A latest report by CareEdge Ratings on carbon credit claimed that India’s approach to building a local carbon credit market gained traction after COP26. The report said it could aid in decarbonizing the country’s economy.
“India’s approach gained traction after COP26, marked by the identification of 12 GHG mitigation activities eligible for trading within the ambit of the Paris Agreement’s Article 6.2 mechanism,” the report said.
It also added that this endeavour was oriented towards creating a robust domestic market that bridges financial gaps concerning the nation’s ongoing energy transition. “Through these initiatives, India showcases a steadfast commitment to the decarbonization of its economy and the fostering of sustainable development in the collective mission to combat climate change,” the report said.
The Ministry of Power recently notified its domestic carbon credit market framework. The government paved the platform for the same through the passing of the Energy Conservation (Amendment) Bill 2022.
“A significant stride in this direction was taken through the introduction of the Energy Conservation (Amendment) Bill in 2022, which established the groundwork for the forthcoming Indian carbon credit market. The draft blueprint envisions the establishment of the India Carbon Market Governing Board (ICMGB) as the central entity responsible for the oversight and regulation of the carbon credit market,” the report said.

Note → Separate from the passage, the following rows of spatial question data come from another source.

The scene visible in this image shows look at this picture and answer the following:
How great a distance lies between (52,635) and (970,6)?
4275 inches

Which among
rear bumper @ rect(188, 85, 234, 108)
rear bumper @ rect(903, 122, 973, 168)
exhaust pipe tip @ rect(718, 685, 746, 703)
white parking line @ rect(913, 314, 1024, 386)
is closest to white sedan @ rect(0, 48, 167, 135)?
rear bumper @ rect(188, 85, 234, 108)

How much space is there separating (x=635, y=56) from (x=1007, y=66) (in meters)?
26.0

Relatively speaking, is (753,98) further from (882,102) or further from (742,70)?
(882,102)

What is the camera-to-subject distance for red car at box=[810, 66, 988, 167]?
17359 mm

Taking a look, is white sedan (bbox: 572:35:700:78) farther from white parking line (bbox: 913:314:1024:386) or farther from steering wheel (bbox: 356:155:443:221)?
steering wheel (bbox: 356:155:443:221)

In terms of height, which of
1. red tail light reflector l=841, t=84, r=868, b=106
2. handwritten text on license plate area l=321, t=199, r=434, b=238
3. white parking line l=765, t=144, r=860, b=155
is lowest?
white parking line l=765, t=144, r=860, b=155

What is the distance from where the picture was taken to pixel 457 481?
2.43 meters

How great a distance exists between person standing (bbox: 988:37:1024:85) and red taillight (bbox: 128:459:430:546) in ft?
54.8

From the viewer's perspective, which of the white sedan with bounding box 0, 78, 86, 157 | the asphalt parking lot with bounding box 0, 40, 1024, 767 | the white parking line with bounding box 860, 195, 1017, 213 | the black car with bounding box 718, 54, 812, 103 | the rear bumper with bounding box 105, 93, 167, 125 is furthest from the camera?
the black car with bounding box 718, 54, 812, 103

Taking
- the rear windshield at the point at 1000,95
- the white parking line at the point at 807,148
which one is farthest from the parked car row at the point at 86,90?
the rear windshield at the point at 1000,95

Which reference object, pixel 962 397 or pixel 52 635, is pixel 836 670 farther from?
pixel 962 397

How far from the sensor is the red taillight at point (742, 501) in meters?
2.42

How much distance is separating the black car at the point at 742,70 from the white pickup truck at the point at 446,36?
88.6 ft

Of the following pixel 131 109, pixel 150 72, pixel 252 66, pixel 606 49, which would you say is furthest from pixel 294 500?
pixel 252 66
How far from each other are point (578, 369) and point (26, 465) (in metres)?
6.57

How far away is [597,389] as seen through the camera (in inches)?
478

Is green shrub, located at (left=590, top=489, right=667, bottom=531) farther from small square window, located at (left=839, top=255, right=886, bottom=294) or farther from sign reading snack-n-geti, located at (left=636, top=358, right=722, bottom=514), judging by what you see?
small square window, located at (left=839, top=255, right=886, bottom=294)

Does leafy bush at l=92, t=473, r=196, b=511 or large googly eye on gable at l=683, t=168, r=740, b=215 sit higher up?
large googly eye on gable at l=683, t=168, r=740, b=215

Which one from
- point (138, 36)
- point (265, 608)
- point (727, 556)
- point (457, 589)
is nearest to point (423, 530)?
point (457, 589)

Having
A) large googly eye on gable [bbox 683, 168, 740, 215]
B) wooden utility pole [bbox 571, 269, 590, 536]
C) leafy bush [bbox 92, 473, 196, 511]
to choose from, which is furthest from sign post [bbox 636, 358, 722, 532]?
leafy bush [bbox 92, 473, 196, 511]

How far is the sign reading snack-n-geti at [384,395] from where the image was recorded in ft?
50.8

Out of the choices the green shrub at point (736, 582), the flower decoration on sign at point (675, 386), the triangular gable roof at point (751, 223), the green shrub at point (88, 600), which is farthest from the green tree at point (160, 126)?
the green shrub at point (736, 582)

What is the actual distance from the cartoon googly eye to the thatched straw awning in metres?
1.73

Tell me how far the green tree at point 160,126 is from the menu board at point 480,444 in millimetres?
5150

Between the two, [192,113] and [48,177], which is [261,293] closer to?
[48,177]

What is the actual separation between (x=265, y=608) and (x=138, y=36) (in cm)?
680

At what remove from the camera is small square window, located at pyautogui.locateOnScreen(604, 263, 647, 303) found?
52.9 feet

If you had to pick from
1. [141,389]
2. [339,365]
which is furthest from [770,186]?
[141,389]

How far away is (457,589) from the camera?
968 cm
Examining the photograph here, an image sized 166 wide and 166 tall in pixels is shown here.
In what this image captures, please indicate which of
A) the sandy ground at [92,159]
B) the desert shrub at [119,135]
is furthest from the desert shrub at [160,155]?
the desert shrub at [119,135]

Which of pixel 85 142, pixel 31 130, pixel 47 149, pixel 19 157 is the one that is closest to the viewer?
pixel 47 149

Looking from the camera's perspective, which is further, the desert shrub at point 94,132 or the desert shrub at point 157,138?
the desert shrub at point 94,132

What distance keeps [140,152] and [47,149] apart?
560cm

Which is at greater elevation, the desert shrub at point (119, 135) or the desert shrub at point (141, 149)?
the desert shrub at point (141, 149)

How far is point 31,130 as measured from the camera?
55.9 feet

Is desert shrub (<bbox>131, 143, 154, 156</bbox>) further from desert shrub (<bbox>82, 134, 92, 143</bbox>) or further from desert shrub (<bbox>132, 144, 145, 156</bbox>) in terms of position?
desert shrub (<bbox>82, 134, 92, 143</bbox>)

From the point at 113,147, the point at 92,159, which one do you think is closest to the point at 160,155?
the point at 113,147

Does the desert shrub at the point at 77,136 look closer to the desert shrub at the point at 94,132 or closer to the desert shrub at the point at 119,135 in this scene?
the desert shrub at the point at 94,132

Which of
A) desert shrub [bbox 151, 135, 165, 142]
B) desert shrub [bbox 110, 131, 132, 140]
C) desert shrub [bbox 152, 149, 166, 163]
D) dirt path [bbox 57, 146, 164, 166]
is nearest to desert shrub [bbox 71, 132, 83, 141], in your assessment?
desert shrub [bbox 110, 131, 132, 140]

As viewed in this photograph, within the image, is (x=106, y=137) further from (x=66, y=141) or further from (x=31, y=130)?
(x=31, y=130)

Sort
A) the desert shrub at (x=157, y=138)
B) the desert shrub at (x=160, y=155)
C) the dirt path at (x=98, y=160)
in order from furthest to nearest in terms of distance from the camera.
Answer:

The report said that, as per estimates, the market size of the Indian carbon credit market is likely to only scale up. “The popularity of the credits could be estimated by the fact that India alone has a market share of 17% globally with 35.94 million USD currently (the global market stands at 2 billion). By some estimates, the global carbon credits market would reach 100 billion USD by the end of 2030, as per the Confederation of Indian Industry. It has also been estimated by MarketsAndMarkets that global market size would reach 1,602 billion $,” the report said.
Citing the World Bank report on the issue, the CareEdge rating report said that the proportion of global greenhouse gas emissions covered by carbon credits has risen from 5 percent in 2005 to 22% in 2022.